[Exercise aim] Reproduce the stretch of lines from the one containing "What is the measure" through the end of the records, word for word and with both ends included.

[Task inputs]
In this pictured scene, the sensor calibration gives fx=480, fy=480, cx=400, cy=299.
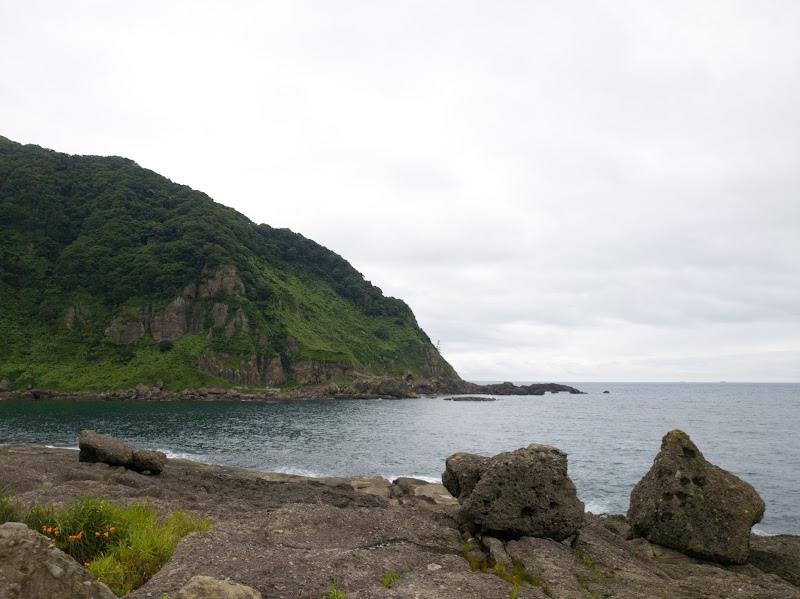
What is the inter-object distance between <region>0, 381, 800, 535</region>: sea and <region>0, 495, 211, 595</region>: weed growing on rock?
91.4ft

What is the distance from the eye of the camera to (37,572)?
7.36m

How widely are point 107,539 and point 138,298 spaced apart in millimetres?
142819

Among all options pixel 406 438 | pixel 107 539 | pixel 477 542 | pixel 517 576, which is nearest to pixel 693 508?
pixel 477 542

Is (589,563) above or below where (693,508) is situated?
below

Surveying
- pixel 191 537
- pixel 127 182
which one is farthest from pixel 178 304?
pixel 191 537

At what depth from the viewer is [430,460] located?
4884 centimetres

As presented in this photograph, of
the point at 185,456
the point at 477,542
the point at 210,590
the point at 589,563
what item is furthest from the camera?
the point at 185,456

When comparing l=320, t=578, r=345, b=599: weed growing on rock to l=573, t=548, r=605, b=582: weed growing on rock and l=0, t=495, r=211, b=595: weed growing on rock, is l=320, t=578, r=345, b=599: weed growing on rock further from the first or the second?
l=573, t=548, r=605, b=582: weed growing on rock

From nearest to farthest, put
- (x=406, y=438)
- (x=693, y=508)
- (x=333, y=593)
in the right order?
1. (x=333, y=593)
2. (x=693, y=508)
3. (x=406, y=438)

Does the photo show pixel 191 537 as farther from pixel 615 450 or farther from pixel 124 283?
pixel 124 283

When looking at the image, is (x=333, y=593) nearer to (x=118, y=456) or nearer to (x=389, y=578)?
(x=389, y=578)

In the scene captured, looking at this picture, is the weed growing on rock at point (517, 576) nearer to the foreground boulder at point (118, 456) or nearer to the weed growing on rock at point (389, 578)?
the weed growing on rock at point (389, 578)

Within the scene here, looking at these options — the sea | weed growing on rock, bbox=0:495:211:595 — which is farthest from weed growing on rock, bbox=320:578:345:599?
the sea

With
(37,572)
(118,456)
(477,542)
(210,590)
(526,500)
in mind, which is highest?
(37,572)
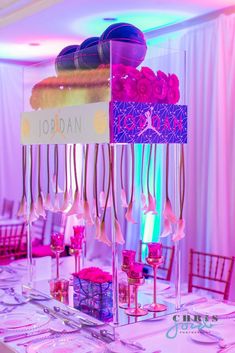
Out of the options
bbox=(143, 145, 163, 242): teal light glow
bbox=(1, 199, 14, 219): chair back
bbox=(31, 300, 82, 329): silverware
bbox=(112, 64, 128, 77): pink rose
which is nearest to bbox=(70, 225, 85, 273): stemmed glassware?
bbox=(31, 300, 82, 329): silverware

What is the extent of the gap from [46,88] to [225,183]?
2.16 metres

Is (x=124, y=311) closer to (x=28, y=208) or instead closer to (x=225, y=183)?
(x=28, y=208)

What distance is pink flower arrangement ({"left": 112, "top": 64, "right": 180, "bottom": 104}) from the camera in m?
2.03

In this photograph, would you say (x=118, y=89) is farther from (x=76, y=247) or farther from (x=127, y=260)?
(x=76, y=247)

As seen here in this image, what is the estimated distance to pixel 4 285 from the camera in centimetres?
285

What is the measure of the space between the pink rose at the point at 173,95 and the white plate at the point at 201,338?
97 cm

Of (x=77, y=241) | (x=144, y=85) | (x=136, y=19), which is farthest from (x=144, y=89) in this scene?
(x=136, y=19)

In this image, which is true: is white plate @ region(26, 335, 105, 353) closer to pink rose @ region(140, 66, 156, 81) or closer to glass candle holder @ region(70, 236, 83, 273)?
glass candle holder @ region(70, 236, 83, 273)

[Answer for this exercise]
What is the measure of the space between the pink rose at the point at 173,95 and the white plate at the point at 201,338?
97 cm

Of (x=77, y=241) | (x=144, y=85) | (x=136, y=19), which is farthest from (x=144, y=89) in this scene?
(x=136, y=19)

In this image, which is true: is white plate @ region(26, 335, 105, 353) closer to pink rose @ region(140, 66, 156, 81) or closer to glass candle holder @ region(70, 236, 83, 273)?
glass candle holder @ region(70, 236, 83, 273)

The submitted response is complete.